Steven Hernandez, director of public policy and research for the Commission on Children, met with eight Norwich school and youth services officials Monday to discuss problems and proposed changes in the state's 12-year-old anti-bullying law.
The new emphasis, he said, will be to change the perception of the law from one that defines bullying and puts the onus on schools to apply the definition to a law that seeks to address student behaviors and improve the learning environment.
Participants in Monday's meeting had ready examples of how the law falls short of protecting students and instead scares school administrators into silence about actions they take in specific cases, citing student privacy.
As legislators consider new changes to the law - possibly influenced by Friday's fatal stabbing of a 16-year-old girl allegedly by a classmate in a Milford high school - the Commission on Children is launching a pilot program to train 30 high-school ambassadors to help improve the social climate in their schools.
The commission has partnered with the Norwich Bully Busters, the Yale Center for Emotional Intelligence and pop star Lady Gaga's anti-bullying Born this Way Foundation to start the ambassador program.
The 30 students - including one each from Norwich Free Academy, Norwich Regional Technical High School and NFA's Sachem transitional program - will come together for the first time June 14 at a gathering at Kelly Middle School. The students, to be selected from different ethnic, economic and geographical backgrounds, will be encouraged to communicate during the summer and to start their ambassadorships in fall.
Next April, the state will host a gala event for the group with a special guest appearance planned by Lady Gaga, Hernandez said.
"I'm here because Norwich is a good partner," Hernandez told representatives from Norwich schools, the Bully Busters program and Norwich Youth and Family Services. "We want to amplify what you're doing."
Lisa Allen, a social worker at Uncas Elementary School in Norwich said she tries to bring a similar concept to her younger students by creating a friendship ambassador program.
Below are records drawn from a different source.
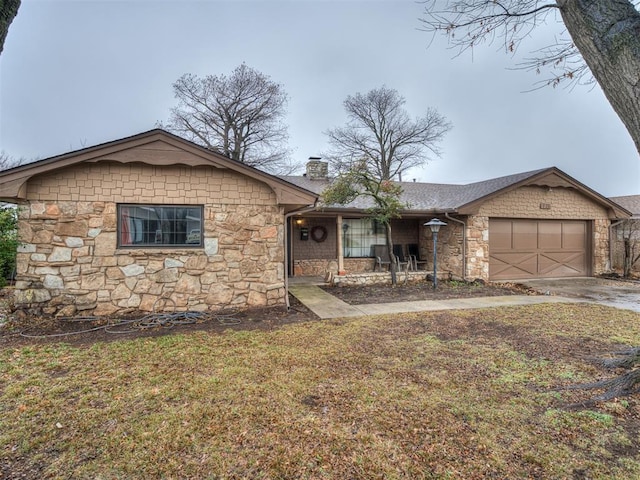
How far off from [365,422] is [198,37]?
14745 mm

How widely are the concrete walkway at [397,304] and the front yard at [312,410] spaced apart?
5.90 ft

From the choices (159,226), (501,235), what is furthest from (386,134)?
(159,226)

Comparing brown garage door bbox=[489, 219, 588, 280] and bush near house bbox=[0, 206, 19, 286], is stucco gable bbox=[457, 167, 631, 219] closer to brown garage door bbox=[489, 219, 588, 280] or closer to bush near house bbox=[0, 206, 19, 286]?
brown garage door bbox=[489, 219, 588, 280]

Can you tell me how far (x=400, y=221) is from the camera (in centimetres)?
1288

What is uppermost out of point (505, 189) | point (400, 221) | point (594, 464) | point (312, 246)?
point (505, 189)

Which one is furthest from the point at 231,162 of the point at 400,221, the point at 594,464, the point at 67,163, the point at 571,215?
the point at 571,215

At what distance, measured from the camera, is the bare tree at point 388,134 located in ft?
79.4

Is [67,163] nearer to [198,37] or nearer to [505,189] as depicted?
[198,37]

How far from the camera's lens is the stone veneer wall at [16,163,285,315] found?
5641 millimetres

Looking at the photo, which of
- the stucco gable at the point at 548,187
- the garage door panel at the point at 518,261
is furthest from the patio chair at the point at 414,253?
the stucco gable at the point at 548,187

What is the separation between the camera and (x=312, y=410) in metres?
2.79

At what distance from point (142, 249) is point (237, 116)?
1684cm

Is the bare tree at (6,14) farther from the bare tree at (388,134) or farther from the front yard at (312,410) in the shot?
the bare tree at (388,134)

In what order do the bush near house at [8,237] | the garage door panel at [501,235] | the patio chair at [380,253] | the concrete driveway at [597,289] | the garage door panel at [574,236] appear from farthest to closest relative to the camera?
the patio chair at [380,253] < the garage door panel at [574,236] < the garage door panel at [501,235] < the concrete driveway at [597,289] < the bush near house at [8,237]
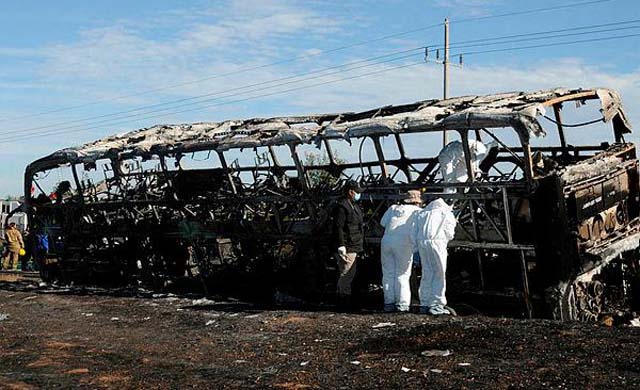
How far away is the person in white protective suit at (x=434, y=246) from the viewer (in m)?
11.5

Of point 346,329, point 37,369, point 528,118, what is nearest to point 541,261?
point 528,118

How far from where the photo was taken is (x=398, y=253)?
39.3 ft

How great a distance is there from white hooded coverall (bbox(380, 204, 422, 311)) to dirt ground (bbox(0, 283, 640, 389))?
0.40 m

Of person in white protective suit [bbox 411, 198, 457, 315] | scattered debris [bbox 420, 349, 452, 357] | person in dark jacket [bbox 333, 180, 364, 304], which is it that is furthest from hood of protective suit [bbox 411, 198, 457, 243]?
scattered debris [bbox 420, 349, 452, 357]

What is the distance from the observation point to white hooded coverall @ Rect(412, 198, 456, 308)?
11.5 m

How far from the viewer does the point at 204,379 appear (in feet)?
27.4

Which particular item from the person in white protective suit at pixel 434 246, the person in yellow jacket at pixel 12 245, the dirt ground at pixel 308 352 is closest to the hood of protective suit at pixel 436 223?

Participating students wear lanyards that identify them as students who can help new students or students with problems get information or help.
Allen said she would like to see assertiveness training brought into the mix for students as young as kindergarten to teach them how to get along with others and how to recognize when their own behavior is causing a problem.
But Hernandez said the biggest complaint he gets from school officials is that the bullying law is one more unfunded mandate that requires reams of paperwork, mandatory reporting and assessments that consume staff time and limited resources.
That's another reason he gravitated toward the Bully Busters and program founder and coordinator Debbie Kievits. The program runs on a minimal budget, relies on donations and "micro-grants" and the dedication and energy of its leaders and students, Hernandez said.
He uses the program as an example of ways to promote positive social behavior at very low cost.